___ Supplied data ___
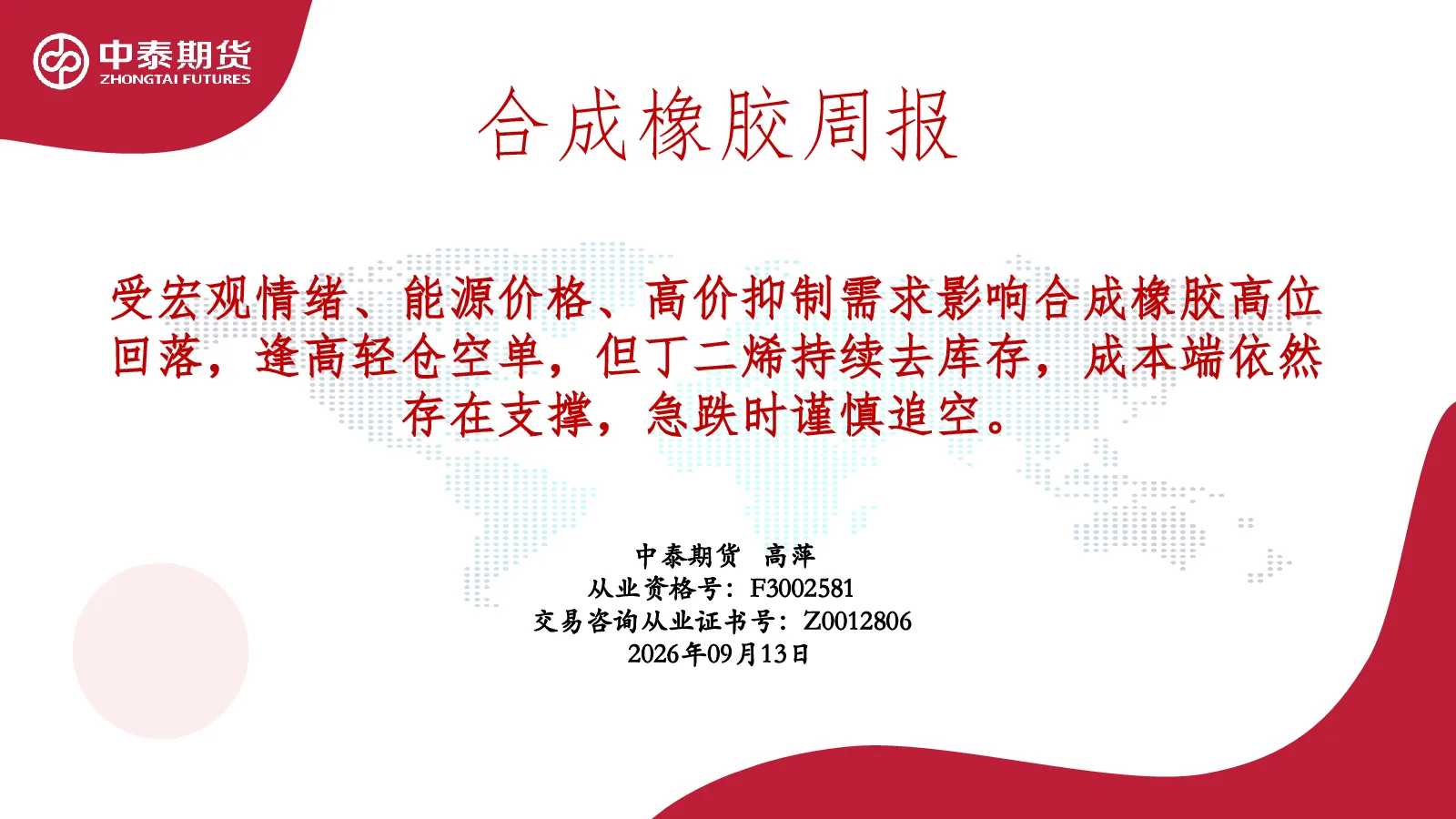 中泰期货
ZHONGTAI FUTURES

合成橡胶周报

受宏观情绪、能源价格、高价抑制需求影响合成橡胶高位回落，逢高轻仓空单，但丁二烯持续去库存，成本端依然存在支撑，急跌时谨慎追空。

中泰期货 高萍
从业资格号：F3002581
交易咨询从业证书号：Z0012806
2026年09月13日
___
___ Supplied data ___
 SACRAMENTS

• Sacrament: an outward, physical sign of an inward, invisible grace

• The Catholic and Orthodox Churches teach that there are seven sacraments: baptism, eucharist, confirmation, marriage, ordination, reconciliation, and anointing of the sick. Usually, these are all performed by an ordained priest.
___
• [Your goal]: Nothing should appear in the answer except the lines above from the line with "受宏观情绪、能源价格、高价抑" through the line with "2026年09月13日", both included, written out exactly.

• [Written answer]:
受宏观情绪、能源价格、高价抑制需求影响合成橡胶高位回落，逢高轻仓空单，但丁二烯持续去库存，成本端依然存在支撑，急跌时谨慎追空。

中泰期货 高萍
从业资格号：F3002581
交易咨询从业证书号：Z0012806
2026年09月13日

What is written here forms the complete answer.